DIRECTION
Update these lines by changing every "metal dome roof" to "metal domed roof" and leaving everything else the same.
* BEGIN MATERIAL PROVIDED *
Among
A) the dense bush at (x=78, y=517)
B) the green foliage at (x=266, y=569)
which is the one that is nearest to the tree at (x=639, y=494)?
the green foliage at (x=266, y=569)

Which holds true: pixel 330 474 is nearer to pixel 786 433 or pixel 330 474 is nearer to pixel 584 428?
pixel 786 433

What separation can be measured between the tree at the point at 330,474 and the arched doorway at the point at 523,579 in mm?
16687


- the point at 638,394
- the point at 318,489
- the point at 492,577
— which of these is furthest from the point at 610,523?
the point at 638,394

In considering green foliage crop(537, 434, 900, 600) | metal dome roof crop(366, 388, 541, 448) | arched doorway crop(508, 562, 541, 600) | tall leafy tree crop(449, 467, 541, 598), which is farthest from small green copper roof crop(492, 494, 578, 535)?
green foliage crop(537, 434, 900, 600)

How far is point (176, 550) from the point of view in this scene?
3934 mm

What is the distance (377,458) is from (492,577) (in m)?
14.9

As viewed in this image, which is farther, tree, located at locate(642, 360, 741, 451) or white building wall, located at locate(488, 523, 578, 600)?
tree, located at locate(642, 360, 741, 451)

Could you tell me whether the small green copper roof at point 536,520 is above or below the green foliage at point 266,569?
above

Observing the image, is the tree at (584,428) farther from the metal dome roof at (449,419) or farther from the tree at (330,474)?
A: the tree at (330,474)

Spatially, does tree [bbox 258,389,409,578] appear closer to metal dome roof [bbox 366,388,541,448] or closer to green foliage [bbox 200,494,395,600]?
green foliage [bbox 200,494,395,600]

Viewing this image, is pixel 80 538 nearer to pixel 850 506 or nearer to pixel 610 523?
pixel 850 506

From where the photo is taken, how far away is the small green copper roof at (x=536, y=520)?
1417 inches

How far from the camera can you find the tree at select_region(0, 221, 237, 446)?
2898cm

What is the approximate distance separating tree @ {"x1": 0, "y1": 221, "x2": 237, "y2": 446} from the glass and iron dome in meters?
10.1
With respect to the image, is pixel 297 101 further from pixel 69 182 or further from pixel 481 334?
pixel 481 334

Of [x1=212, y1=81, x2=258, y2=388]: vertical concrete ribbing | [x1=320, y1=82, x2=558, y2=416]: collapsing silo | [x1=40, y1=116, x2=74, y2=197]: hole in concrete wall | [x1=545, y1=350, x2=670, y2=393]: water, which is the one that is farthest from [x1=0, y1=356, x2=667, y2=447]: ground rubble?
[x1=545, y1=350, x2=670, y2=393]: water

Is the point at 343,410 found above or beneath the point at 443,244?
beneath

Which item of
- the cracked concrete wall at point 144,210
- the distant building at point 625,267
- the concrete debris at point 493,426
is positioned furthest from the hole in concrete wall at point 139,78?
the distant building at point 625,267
* END MATERIAL PROVIDED *
RIGHT ANSWER
Among
A) the dense bush at (x=78, y=517)
B) the green foliage at (x=266, y=569)
which is the one that is nearest to the tree at (x=639, y=494)?
the green foliage at (x=266, y=569)

Which holds true: pixel 330 474 is nearer to pixel 786 433 or pixel 330 474 is nearer to pixel 584 428?
pixel 786 433

What separation can be measured between the tree at the point at 330,474 and the arched doorway at the point at 523,579 in mm?
16687


- the point at 638,394
- the point at 318,489
- the point at 492,577
— which of these is furthest from the point at 610,523?
the point at 638,394

In considering green foliage crop(537, 434, 900, 600) | metal domed roof crop(366, 388, 541, 448) | arched doorway crop(508, 562, 541, 600) | tall leafy tree crop(449, 467, 541, 598), which is farthest from small green copper roof crop(492, 494, 578, 535)?
green foliage crop(537, 434, 900, 600)

How far is point (176, 550) from the point of view in this scene?
3934 mm

What is the distance (377,458) is from (492,577) (in m)?
14.9

As viewed in this image, which is farther, tree, located at locate(642, 360, 741, 451) or white building wall, located at locate(488, 523, 578, 600)?
tree, located at locate(642, 360, 741, 451)

Could you tell me whether the small green copper roof at point 536,520 is above or below the green foliage at point 266,569?
above

Observing the image, is the tree at (584,428) farther from the metal domed roof at (449,419) or farther from the tree at (330,474)?
A: the tree at (330,474)

Spatially, does tree [bbox 258,389,409,578] appear closer to metal domed roof [bbox 366,388,541,448] or closer to green foliage [bbox 200,494,395,600]?
green foliage [bbox 200,494,395,600]

Viewing this image, is pixel 80 538 nearer to pixel 850 506 or nearer to pixel 610 523?
pixel 850 506

From where the photo is taken, how far away is the small green copper roof at (x=536, y=520)?
1417 inches

How far from the camera can you find the tree at select_region(0, 221, 237, 446)?
2898cm

What is the approximate distance separating tree @ {"x1": 0, "y1": 221, "x2": 237, "y2": 446} from the glass and iron dome in meters?
10.1
With respect to the image, is pixel 297 101 further from pixel 69 182 or further from pixel 481 334?
pixel 481 334

Of [x1=212, y1=81, x2=258, y2=388]: vertical concrete ribbing | [x1=320, y1=82, x2=558, y2=416]: collapsing silo | [x1=40, y1=116, x2=74, y2=197]: hole in concrete wall | [x1=545, y1=350, x2=670, y2=393]: water, which is the one that is farthest from [x1=0, y1=356, x2=667, y2=447]: ground rubble?
[x1=545, y1=350, x2=670, y2=393]: water

Is the point at 343,410 found above or beneath the point at 443,244?
beneath

Which item of
- the cracked concrete wall at point 144,210
- the distant building at point 625,267
- the concrete debris at point 493,426
is positioned furthest from the hole in concrete wall at point 139,78?
the distant building at point 625,267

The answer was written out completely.